— Start of MATERIAL FOR THIS TASK —
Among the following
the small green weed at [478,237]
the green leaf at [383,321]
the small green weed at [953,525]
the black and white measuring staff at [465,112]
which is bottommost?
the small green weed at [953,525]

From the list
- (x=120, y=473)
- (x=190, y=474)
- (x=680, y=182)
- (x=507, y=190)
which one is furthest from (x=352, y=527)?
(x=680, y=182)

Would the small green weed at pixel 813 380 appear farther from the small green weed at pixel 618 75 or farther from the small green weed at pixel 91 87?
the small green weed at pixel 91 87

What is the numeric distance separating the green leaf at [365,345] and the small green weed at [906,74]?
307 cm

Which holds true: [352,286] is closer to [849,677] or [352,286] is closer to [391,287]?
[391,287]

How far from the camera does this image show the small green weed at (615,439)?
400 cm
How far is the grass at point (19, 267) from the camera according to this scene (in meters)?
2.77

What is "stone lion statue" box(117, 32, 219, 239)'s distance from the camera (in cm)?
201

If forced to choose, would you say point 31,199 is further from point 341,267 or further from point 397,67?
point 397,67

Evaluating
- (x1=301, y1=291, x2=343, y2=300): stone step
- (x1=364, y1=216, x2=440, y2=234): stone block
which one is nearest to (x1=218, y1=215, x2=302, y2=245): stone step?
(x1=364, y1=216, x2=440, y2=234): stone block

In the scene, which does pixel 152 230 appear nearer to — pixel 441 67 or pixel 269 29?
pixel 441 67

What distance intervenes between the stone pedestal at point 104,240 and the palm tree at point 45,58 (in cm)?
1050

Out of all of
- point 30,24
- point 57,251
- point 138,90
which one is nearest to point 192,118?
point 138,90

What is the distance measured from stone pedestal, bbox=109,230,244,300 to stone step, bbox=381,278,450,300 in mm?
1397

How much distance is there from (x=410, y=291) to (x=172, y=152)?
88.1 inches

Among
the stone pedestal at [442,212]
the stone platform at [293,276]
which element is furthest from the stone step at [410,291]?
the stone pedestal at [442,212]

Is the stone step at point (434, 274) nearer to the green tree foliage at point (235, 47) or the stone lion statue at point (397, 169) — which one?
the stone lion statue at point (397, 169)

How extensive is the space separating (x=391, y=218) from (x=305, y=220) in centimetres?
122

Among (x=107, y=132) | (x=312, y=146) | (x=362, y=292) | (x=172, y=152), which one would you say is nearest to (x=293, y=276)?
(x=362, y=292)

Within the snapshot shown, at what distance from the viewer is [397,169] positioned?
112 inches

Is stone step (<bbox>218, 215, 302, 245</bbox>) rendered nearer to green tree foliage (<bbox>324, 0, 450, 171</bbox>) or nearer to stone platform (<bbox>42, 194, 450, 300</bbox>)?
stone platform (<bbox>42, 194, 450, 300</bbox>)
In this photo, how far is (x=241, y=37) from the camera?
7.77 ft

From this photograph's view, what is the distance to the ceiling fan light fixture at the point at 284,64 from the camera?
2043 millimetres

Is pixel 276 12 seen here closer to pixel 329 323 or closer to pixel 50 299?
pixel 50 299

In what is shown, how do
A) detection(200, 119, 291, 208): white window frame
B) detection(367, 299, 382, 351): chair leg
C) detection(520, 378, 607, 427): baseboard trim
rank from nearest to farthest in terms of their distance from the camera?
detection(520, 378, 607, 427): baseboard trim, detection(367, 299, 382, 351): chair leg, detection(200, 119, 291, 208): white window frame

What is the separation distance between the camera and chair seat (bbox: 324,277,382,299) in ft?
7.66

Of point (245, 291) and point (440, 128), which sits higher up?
— End of MATERIAL FOR THIS TASK —
-- YOUR INSTRUCTIONS --
Repeat all of the entries exactly.

-- WRITTEN RESPONSE --
Among the following
the small green weed at [478,237]
the green leaf at [383,321]
the small green weed at [953,525]
the black and white measuring staff at [465,112]
which is bottommost?
the small green weed at [953,525]

From the list
- (x=120, y=473)
- (x=190, y=474)
- (x=680, y=182)
- (x=507, y=190)
which one is furthest from (x=352, y=527)?
(x=680, y=182)

Would the small green weed at pixel 813 380 appear farther from the small green weed at pixel 618 75 or farther from the small green weed at pixel 91 87?
the small green weed at pixel 91 87

What is the numeric distance separating the green leaf at [365,345] and the small green weed at [906,74]?
307 cm

Which holds true: [352,286] is closer to [849,677] or [352,286] is closer to [391,287]?
[391,287]

How far from the camera does this image show the small green weed at (615,439)?
400 cm
How far is the grass at point (19, 267) from the camera according to this scene (in meters)?
2.77

What is "stone lion statue" box(117, 32, 219, 239)'s distance from the camera (in cm)?
201

If forced to choose, would you say point 31,199 is further from point 341,267 or further from point 397,67?
point 397,67

Evaluating
- (x1=301, y1=291, x2=343, y2=300): stone step
- (x1=364, y1=216, x2=440, y2=234): stone block
which one is nearest to (x1=218, y1=215, x2=302, y2=245): stone step?
(x1=364, y1=216, x2=440, y2=234): stone block

In the scene, which does pixel 152 230 appear nearer to — pixel 441 67 or pixel 269 29?
pixel 441 67

What distance intervenes between the stone pedestal at point 104,240 and the palm tree at point 45,58 (in cm)?
1050

Out of all of
- point 30,24
- point 57,251
- point 138,90
which one is nearest to point 192,118?
point 138,90

What is the distance measured from stone pedestal, bbox=109,230,244,300 to stone step, bbox=381,278,450,300 in mm?
1397

How much distance is there from (x=410, y=291) to (x=172, y=152)?
88.1 inches

Among
the stone pedestal at [442,212]
the stone platform at [293,276]
which element is furthest from the stone step at [410,291]?
the stone pedestal at [442,212]

Is the stone step at point (434, 274) nearer to the green tree foliage at point (235, 47) or the stone lion statue at point (397, 169) — which one?
the stone lion statue at point (397, 169)

How extensive is the space separating (x=391, y=218) from (x=305, y=220) in centimetres?
122

Among (x=107, y=132) | (x=312, y=146) | (x=362, y=292) | (x=172, y=152), which one would you say is nearest to (x=293, y=276)?
(x=362, y=292)

Within the snapshot shown, at what distance from the viewer is [397,169] positioned?
112 inches

Is stone step (<bbox>218, 215, 302, 245</bbox>) rendered nearer to green tree foliage (<bbox>324, 0, 450, 171</bbox>) or nearer to stone platform (<bbox>42, 194, 450, 300</bbox>)?
stone platform (<bbox>42, 194, 450, 300</bbox>)
In this photo, how far is (x=241, y=37) from the camera?
7.77 ft

From this photograph's view, what is the distance to the ceiling fan light fixture at the point at 284,64 from the camera?
2043 millimetres

Is pixel 276 12 seen here closer to pixel 329 323 or closer to pixel 50 299?
pixel 50 299

In what is shown, how do
A) detection(200, 119, 291, 208): white window frame
B) detection(367, 299, 382, 351): chair leg
C) detection(520, 378, 607, 427): baseboard trim
rank from nearest to farthest in terms of their distance from the camera?
detection(520, 378, 607, 427): baseboard trim, detection(367, 299, 382, 351): chair leg, detection(200, 119, 291, 208): white window frame

What is the separation distance between the camera and chair seat (bbox: 324,277,382,299) in ft?
7.66

Of point (245, 291) and point (440, 128), which sits higher up?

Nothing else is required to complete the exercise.